Liberals looking to hamstring our ability to utilize our own energy resources no matter what.

EPA Launches Study Of Fracking As Practice Widens
March 18, 2010

The U.S. Environmental Protection Agency said Thursday it'll conduct a massive study to investigate any potential adverse impact of hydraulic fracturing to extract natural gas, as the energy industry moves to boost domestic natural gas supplies.

The effort comes as part of a move by government officials and academics to grapple with an expected increase in the decades-old practice of extracting natural gas by injecting water and fracturing rock, a practice known as fracking.

"There are concerns that hydraulic fracturing may impact ground water and surface water quality in ways that threaten human health and the environment," the EPA said Thursday.

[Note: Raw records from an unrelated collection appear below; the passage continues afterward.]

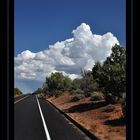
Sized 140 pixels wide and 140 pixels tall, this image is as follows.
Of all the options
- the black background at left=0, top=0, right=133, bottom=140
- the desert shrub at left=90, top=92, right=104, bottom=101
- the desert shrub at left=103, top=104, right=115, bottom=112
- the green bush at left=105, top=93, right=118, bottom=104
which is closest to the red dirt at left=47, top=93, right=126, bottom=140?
the desert shrub at left=103, top=104, right=115, bottom=112

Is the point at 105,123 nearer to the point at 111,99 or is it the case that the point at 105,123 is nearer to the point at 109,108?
the point at 109,108

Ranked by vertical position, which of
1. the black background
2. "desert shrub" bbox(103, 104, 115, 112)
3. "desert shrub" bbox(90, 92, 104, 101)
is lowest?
"desert shrub" bbox(103, 104, 115, 112)

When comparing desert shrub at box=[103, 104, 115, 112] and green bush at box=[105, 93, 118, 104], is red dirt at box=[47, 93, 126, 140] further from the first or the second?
green bush at box=[105, 93, 118, 104]

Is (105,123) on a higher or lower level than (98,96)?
lower

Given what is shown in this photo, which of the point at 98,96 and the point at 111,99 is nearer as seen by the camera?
the point at 111,99

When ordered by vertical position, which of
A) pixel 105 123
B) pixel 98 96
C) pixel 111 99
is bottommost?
pixel 105 123
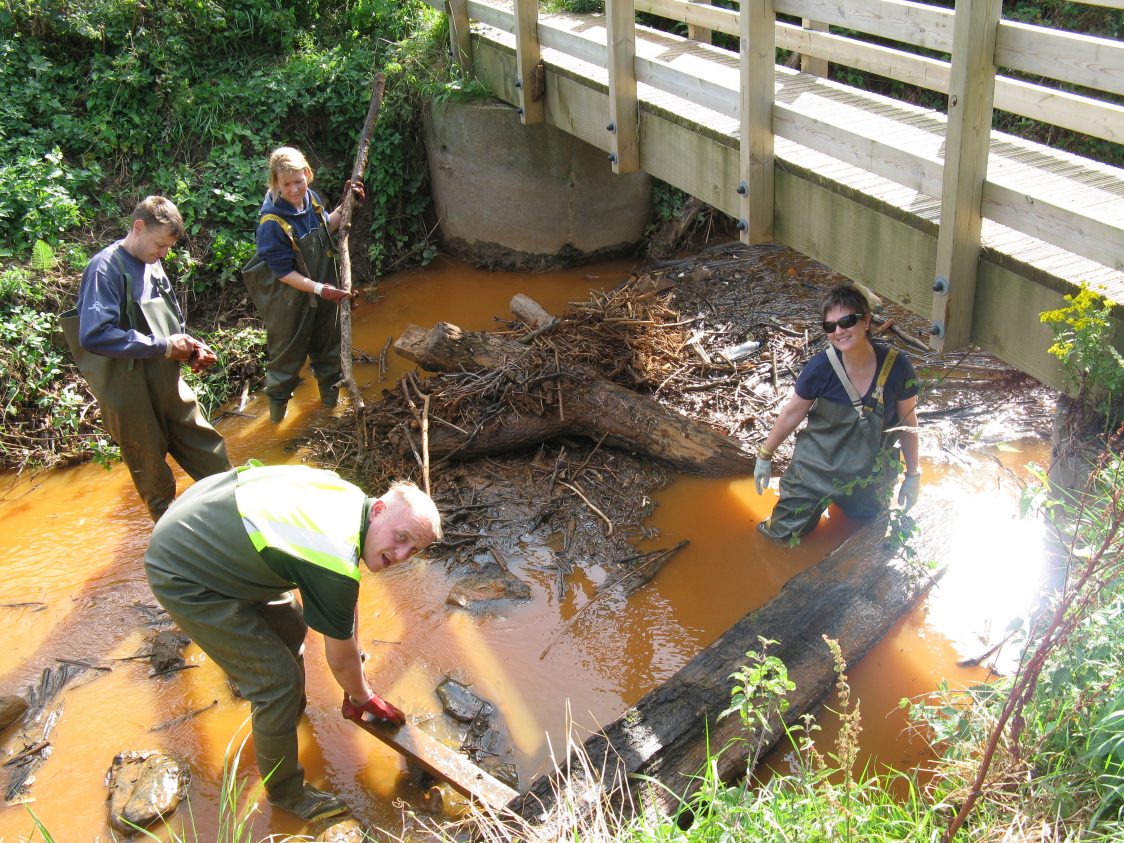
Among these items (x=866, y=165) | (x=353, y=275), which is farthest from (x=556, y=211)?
(x=866, y=165)

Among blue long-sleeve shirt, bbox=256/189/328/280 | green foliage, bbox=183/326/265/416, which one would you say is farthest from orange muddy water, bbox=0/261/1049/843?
blue long-sleeve shirt, bbox=256/189/328/280

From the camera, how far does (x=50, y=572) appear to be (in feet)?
19.3

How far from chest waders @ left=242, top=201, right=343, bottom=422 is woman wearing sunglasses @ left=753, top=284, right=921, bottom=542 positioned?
3.47m

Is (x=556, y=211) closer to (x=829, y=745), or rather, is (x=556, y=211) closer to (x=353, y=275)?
(x=353, y=275)

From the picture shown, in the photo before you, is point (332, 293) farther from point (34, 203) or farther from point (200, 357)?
point (34, 203)

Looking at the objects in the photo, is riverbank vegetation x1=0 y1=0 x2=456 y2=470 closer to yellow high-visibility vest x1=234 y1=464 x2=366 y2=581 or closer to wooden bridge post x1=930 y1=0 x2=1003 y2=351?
yellow high-visibility vest x1=234 y1=464 x2=366 y2=581

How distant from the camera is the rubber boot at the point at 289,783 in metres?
3.99

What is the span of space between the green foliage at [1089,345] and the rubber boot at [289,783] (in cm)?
363

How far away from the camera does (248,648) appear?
387 centimetres

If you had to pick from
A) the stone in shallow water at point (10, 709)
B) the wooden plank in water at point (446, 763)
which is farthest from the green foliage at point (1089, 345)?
the stone in shallow water at point (10, 709)

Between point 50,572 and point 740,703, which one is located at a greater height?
point 740,703

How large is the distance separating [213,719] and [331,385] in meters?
Answer: 3.21

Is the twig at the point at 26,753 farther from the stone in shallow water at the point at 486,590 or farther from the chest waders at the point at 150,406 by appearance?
the stone in shallow water at the point at 486,590

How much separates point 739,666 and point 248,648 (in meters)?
2.08
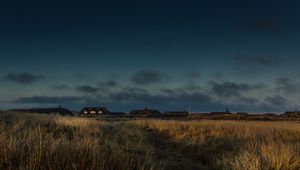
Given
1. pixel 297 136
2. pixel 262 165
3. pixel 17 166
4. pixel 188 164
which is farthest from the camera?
pixel 297 136

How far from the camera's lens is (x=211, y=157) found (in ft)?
42.9

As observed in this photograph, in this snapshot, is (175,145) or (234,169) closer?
(234,169)

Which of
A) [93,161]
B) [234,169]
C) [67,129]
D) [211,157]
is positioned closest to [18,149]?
[93,161]

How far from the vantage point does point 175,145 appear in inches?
659

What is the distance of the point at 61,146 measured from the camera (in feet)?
24.8

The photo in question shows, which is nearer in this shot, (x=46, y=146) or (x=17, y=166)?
(x=17, y=166)

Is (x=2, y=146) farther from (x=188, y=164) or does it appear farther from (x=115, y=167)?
(x=188, y=164)

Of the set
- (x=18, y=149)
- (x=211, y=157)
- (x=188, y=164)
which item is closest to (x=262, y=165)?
(x=188, y=164)

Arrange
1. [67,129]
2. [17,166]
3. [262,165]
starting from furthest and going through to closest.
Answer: [67,129] < [262,165] < [17,166]

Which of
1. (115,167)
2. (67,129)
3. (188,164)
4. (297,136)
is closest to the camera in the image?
(115,167)

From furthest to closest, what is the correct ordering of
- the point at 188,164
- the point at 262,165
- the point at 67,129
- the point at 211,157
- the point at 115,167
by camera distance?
the point at 67,129, the point at 211,157, the point at 188,164, the point at 262,165, the point at 115,167

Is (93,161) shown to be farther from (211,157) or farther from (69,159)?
(211,157)

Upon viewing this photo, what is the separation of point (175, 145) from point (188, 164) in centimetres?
522

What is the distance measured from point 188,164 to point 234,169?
2727 mm
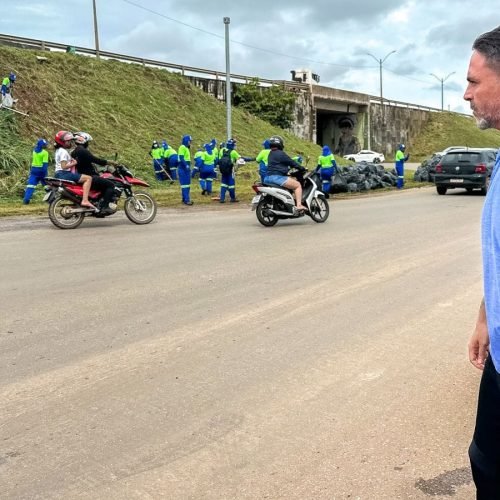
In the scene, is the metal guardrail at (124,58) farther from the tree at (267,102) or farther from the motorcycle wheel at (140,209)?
the motorcycle wheel at (140,209)

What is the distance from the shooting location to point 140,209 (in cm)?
1334

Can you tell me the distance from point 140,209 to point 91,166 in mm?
1370

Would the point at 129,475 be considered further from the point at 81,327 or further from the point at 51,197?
the point at 51,197

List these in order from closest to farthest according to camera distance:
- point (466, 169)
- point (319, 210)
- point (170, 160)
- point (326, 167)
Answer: point (319, 210) → point (466, 169) → point (326, 167) → point (170, 160)

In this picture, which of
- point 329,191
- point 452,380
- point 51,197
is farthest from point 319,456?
point 329,191

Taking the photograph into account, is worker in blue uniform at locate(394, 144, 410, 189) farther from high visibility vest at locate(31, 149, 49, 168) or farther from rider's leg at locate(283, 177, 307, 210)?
high visibility vest at locate(31, 149, 49, 168)

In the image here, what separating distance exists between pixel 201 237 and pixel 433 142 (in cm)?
6271

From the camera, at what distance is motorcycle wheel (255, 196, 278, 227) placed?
504 inches

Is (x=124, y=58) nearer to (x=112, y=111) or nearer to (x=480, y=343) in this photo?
(x=112, y=111)

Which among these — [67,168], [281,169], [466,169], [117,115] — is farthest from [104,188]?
[117,115]

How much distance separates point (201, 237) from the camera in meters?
11.3

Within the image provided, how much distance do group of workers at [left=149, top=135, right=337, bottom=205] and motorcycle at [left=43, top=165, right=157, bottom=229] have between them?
3.40 metres

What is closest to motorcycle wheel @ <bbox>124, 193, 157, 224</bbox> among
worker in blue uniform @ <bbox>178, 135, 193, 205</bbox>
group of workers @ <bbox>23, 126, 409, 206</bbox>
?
group of workers @ <bbox>23, 126, 409, 206</bbox>

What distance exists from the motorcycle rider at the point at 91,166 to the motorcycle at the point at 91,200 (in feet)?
0.28
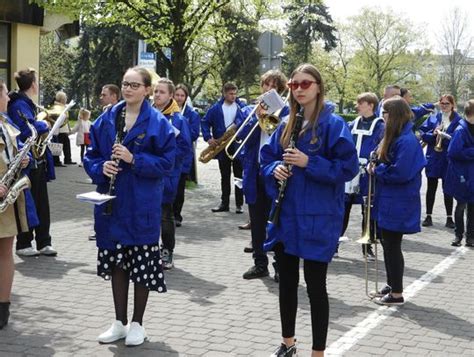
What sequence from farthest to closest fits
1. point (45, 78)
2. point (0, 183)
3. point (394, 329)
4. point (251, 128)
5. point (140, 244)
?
1. point (45, 78)
2. point (251, 128)
3. point (394, 329)
4. point (0, 183)
5. point (140, 244)

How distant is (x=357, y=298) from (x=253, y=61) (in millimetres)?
41912

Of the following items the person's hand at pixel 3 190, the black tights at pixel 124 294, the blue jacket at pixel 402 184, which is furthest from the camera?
the blue jacket at pixel 402 184

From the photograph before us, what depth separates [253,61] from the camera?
47.7 metres

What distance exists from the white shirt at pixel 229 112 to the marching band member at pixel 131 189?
6.58 m

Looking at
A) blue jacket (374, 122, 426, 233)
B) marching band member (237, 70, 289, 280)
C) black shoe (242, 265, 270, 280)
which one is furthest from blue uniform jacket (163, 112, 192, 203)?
blue jacket (374, 122, 426, 233)

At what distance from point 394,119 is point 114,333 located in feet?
9.81

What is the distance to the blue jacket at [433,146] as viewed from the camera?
11.3 metres

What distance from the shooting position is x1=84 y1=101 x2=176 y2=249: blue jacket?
495 centimetres

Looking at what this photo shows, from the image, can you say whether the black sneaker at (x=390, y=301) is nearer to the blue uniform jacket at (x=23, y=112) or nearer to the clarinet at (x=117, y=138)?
the clarinet at (x=117, y=138)

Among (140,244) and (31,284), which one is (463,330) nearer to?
(140,244)

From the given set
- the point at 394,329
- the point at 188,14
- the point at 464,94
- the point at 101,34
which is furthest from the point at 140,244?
the point at 464,94

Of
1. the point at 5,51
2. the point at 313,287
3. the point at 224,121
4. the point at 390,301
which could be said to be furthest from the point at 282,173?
the point at 5,51

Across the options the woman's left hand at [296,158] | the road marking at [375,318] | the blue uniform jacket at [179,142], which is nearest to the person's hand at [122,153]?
the woman's left hand at [296,158]

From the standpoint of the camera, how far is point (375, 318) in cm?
604
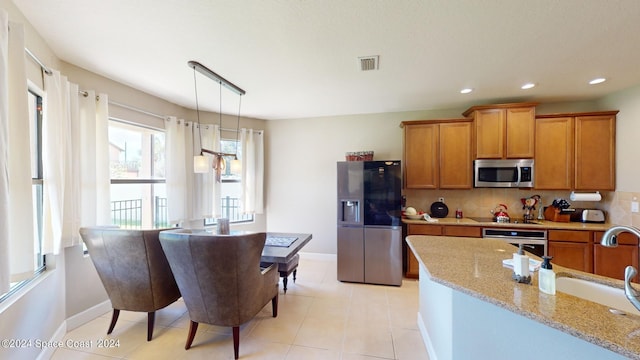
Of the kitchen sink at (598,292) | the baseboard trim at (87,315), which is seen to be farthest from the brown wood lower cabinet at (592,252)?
the baseboard trim at (87,315)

The agency said it's re-allocating $1.9 million to help pay for a, "comprehensive, peer-reviewed" study. It'll request funding for 2011 in President Barack Obama's budget proposal. The EPA hopes to complete the study by the end of 2012.

Regina Hopper, president of the industry group, America's Natural Gas Alliance, said the EPA study will help affirm the safety of fracking.

"Hydraulic fracturing has been refined and improved over the past 60 years and has been used safely on more than one million U.S. wells," Hopper said in a prepared statement. "We look forward to sharing with the EPA the extensive work done at every step of the natural gas extraction process."

While hydraulic fracturing usually takes place far underground, well below aquifers for domestic water supplies, it also produces wastewater which much be treated on site or trucked off for disposal.

Last month, the House Energy and Commerce Committee launched an investigation into the potential impact and said it would like to see more information on the chemicals used in fracturing liquid.

Lots of potential, but at what costs?

"Hydraulic fracturing could help us unlock vast domestic natural gas reserves once thought unattainable, strengthening America's energy independence and reducing carbon emissions," said Chairman Henry Waxman, (D., Calif.). "As we use this technology in more parts of the country on a much larger scale, we must ensure that we are not creating new environmental and public health problems."

Fracking piqued the interest of Congress in recent months after Exxon Mobil set plans to buy hydraulic fracturing giant XTO Energy in a deal worth about $40 billion, as part of the energy giant's effort to ramp up the practice around the U.S.

In a hearing on Jan. 20 with Exxon Mobil CEO Rex Tillerson, members of the House Subcommittee on Energy and Environment were generally supportive of the jobs and domestic energy production created by the unconventional gas production business. See full story.

The EPA study is the last of a wave of attention drawn by fracking, including a study of possible earth tremors caused by the practice in Texas.

Southern Methodist University seismologists Brian Stump and Chris Hayward said seismographs recorded 11 earthquakes between Nov. 9, 2008 and Jan. 2, 2009 - too small to be felt by area residents -- near the Dallas/Fort Worth International Airport. The area is part of the Barnett Shale in Texas, a rich source of unconventional natural gas, and close to well operated by Chesapeake Energy Corp.

The largest tremor measured 3.3 on the Richter scale, as reported by the USGS National Earthquake Information Center. Stump cautioned that the study raised many questions.

"What we have is a correlation between seismicity, and the time and location of saltwater injection," Stump said in a prepared statement on the study. "What we don't have is complete information about the subsurface structure in the area - things like the porosity and permeability of the rock, the fluid path and how that might induce an earthquake."

The study, which also included researchers from the University of Texas, was featured in the March issue of The Leading Edge, the publication for the Society of Exploration Geophysicists.

Julie Wilson, a spokeswoman for Chesapeake, told The Wall Street Journal that the drilling and fracturing "have absolutely nothing to do with the seismic activity" near the airport.